Market-implied systemic risk and shadow capital adequacy

Staff working papers set out research in progress by our staff, with the aims of encouraging comments and debate.
Published on 13 September 2019

Staff Working Paper No. 823

Somnath Chatterjee and Andreas A Jobst

This paper presents a forward-looking approach to measure systemic solvency risk using contingent claims analysis (CCA) as a theoretical foundation for determining an institution’s default risk based on the uncertainty in its asset value relative to promised debt payments over time. Default risk can be quantified as market-implied expected losses calculated from integrating equity market and balance sheet information in a structural default risk model. The expected losses of multiple banks and their non-parametric dependence structure define a multivariate distribution that generates portfolio-based estimates of the joint default risk using the aggregation technique of the Systemic CCA framework (Jobst and Gray, 2013).
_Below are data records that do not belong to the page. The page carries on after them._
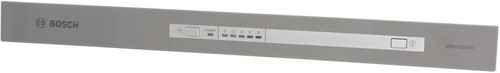 Carte électronique - , de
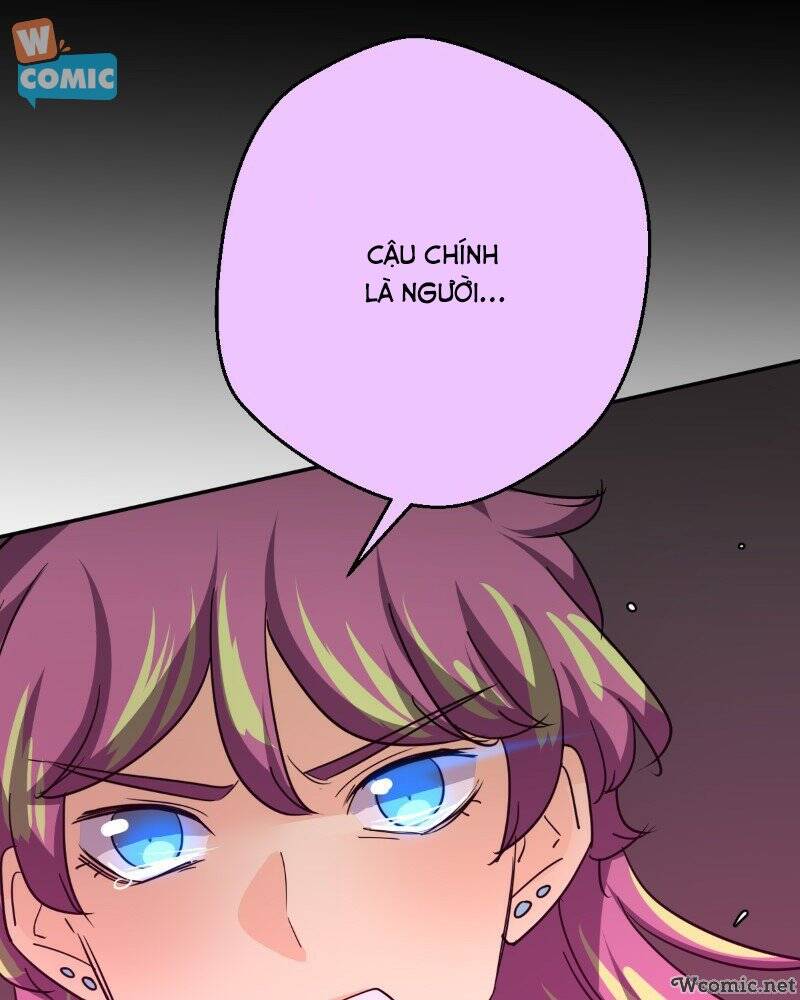 Unordinary Chapter 224.5 - Trang 5
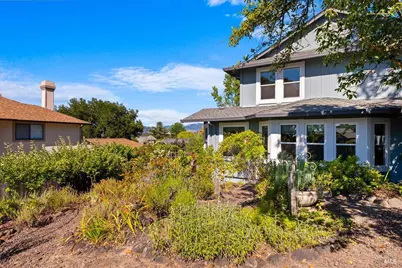 860 March Avenue, Healdsburg, CA 95448 - Photo 49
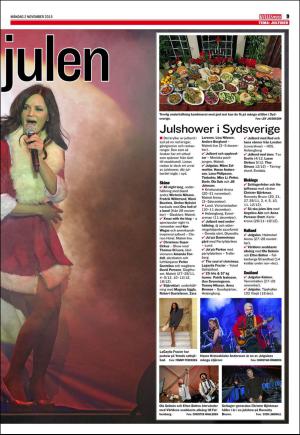 kvallsposten_bilag-20151102_000_00_00_009.pdf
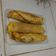 Cooksnap dari Dapur Umma untuk resep Rolade Daging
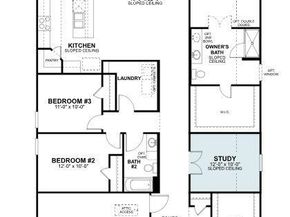 9120 Furman DR, Austin TX 78747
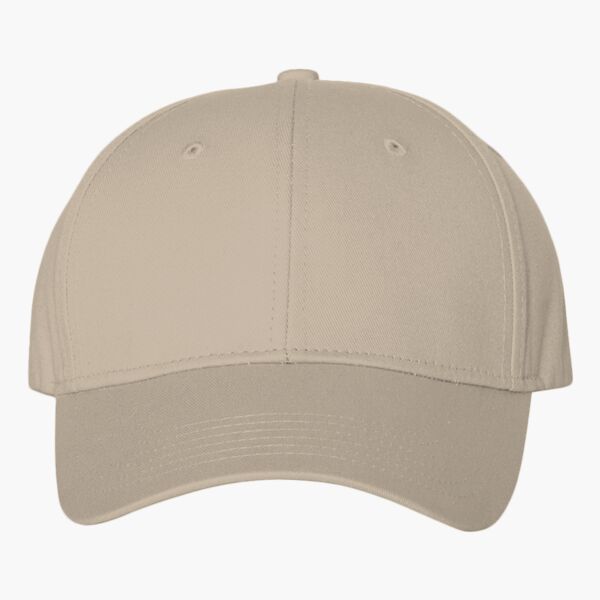 Chino Cap Thumbnail
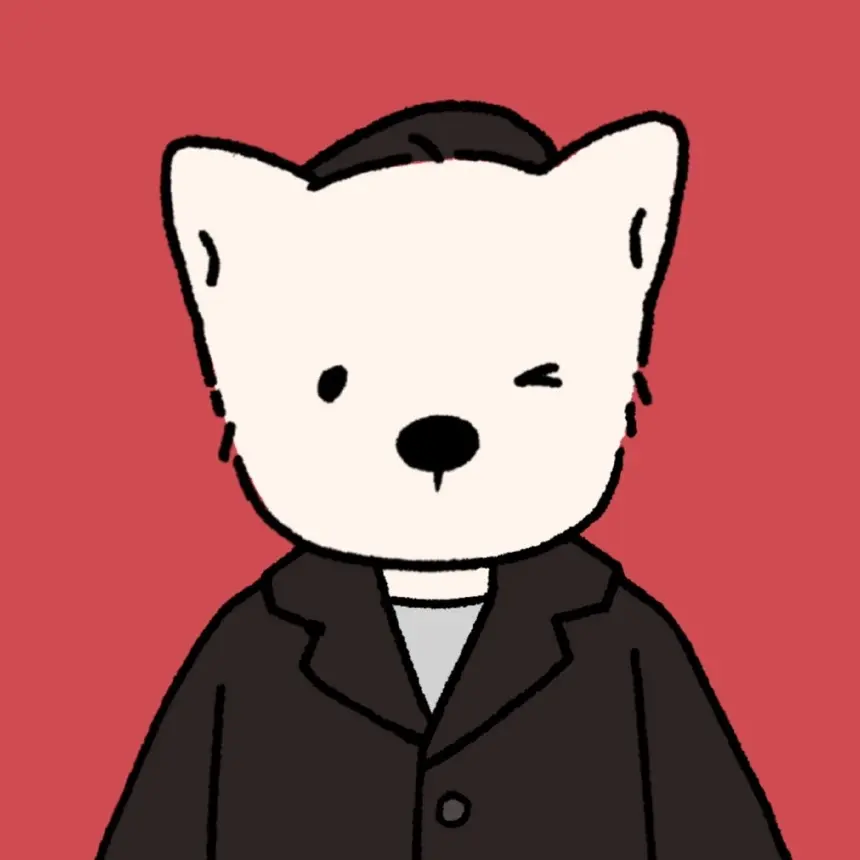 《九阳武神》-资源截图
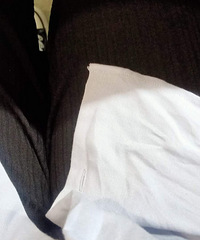 �����ů�����������㴩��ʲô���ţ�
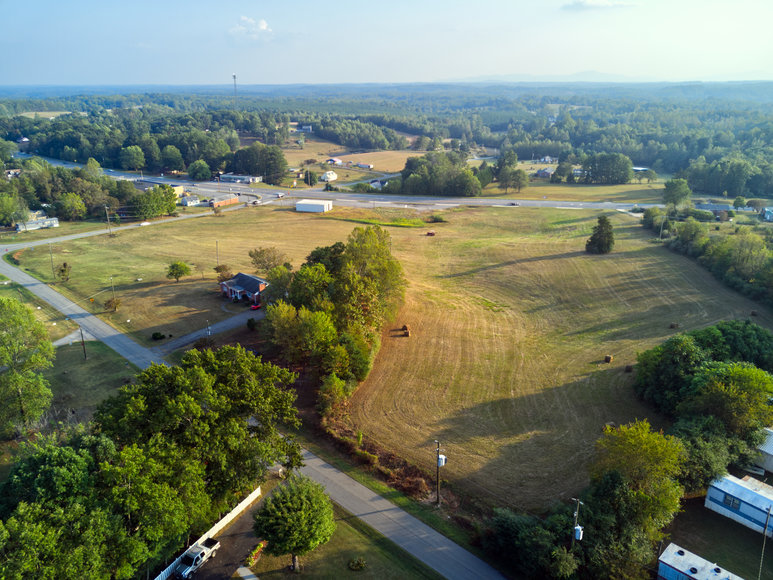 Image for Exclusive Real Estate Auction in Patrick County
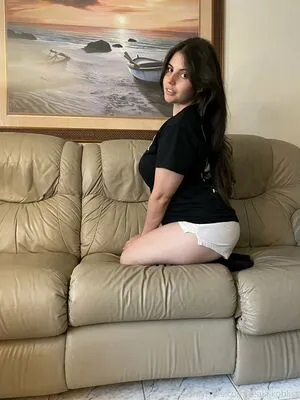 Realaikobliss OnlyFans Leaked Free Thumbnail Picture - #r29QAXrRw2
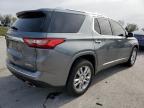 2018 Chevrolet Traverse High Country zu verkaufen in Bridgeton, MO - Hail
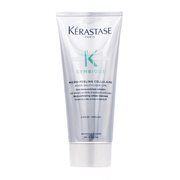 KERASTASE K SYMBIO micro-peeling cellulaire 200 ml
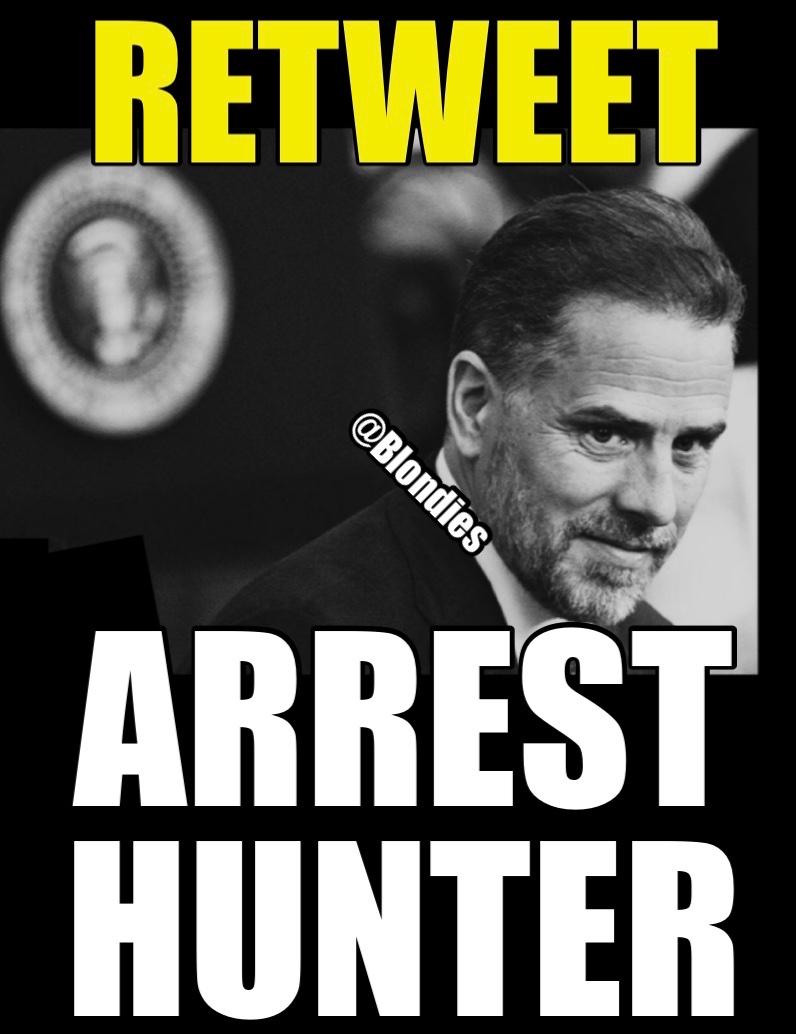 heyitsmeCarolyn's tweet image. This right here👇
This market-implied valuation approach ('shadow capital adequacy') endogenises bank solvency as a probabilistic concept based on the perceived default risk (in contrast to accounting-based prudential measures of capital adequacy). The presented model adds to the literature of analytical tools for estimating market-implied systemic risk by augmenting the CCA approach with a jump diffusion process of asset changes to inform a more comprehensive and flexible assessment of common vulnerabilities to tail risks of the four largest UK commercial banks.